Continuous data protection
Once an acronym becomes popular, altering it — even to better reflect the underlying technology — is difficult business. CDP, the natural evolution of conventional backups, would probably benefit from a name change to something along the lines of "data recovery preparedness". After all, the objective of adopting a CDP solution is to ensure that your enterprise — or selected business processes within — can survive a disruption without data loss.
As many enterprises have been made painfully aware, the traditional backup paradigm has never provided an impenetrable data protection shield. In essence, conventional backup applications take a picture of selected databases or files at recurring intervals, typically each day at business closing time.
The approach, however, has severe limitations, most notably its long intervals between protective copies, which in the event of a disruption, translates to lost data. In today's world of highly interactive applications, a prolonged risk of data loss is fast becoming increasingly unacceptable, which is probably what triggered GlassHouse Technologies CTO James Damoulakis to title a recent BusinessWeek white paper "Best Practices: Are Backups a Waste of Time?"
Backups may not always be a waste of time, but the fact that just about every backup-software vendor has added CDP to its portfolio is probably the most unbiased acknowledgement of the importance of CDP — and the limitations of traditional backup wares. CDP moves beyond backup's limitations by providing virtually infinite recovery points, an enormous improvement that leaves very little or no data at risk.
In the main, CDP solutions take one of two approaches: Either they use a host agent to intercept and replicate every write to disk, or they schedule frequent snapshots to create numerous volume images from which to restart in case of damage.

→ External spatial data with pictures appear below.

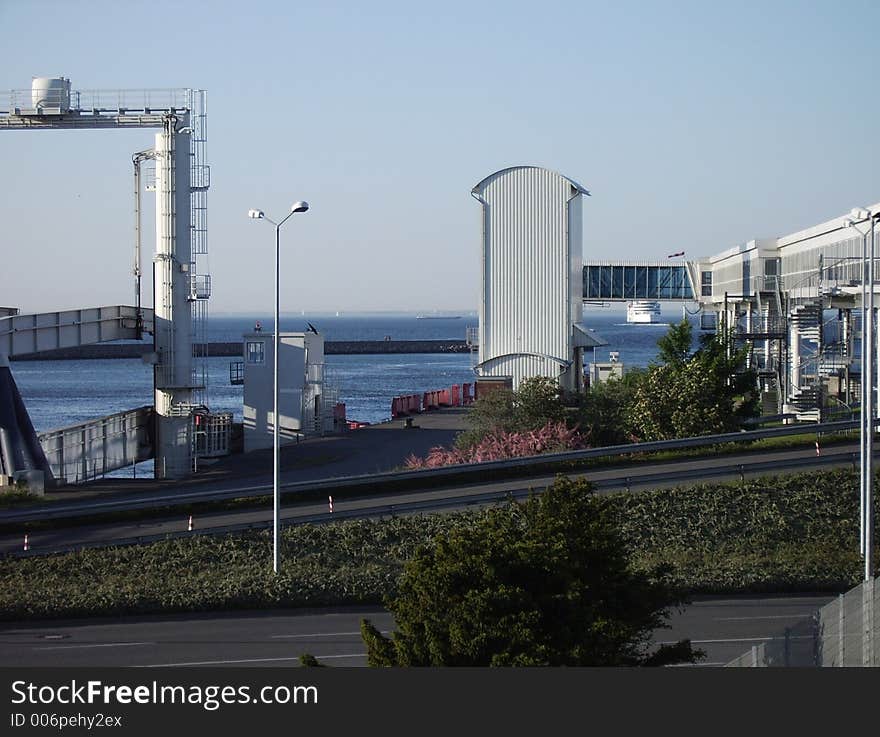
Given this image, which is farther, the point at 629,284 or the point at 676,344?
the point at 629,284

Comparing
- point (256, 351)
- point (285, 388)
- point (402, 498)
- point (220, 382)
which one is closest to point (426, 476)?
point (402, 498)

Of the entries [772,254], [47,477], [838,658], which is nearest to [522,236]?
[772,254]

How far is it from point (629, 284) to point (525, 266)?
87.7 feet

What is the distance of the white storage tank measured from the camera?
36.0 meters

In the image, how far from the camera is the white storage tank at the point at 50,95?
36000 mm

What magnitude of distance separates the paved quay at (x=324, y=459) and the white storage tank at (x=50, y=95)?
1168 centimetres

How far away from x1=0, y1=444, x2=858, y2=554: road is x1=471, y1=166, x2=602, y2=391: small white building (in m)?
15.6

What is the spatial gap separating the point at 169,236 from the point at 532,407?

Less granular though easier to implement, the snapshot approach is worthwhile — and perhaps less burdensome — when full recoverability is not needed. For example, scheduling snapshots every 30 minutes can adequately protect an accounting system. In the event of a disruption, users can easily re-enter the last half hour of transactions after the proper files are restored from the latest volume image.
With more storage systems offering snapshot capabilities, this quasi- or near-CDP snapshot approach is certain to become more popular. Another notable advantage is that the snapshots can be the source of traditional backup operations so that tape copies for vaulting or data exchanges with other parties can be created offline.
However tempting near-CDP may be, it is no substitute for the no-bits-left-behind approach of a true, host-agent CDP solution. Recovery is not as easy with the host-agent approach because it requires applying data changes against a known good copy of the affected file or database. But true CDP makes it possible to bring data back at the very instant preceding the damage, which is quite a departure from the a priori, fingers-crossed decision one has to make when scheduling near-CDP and backups.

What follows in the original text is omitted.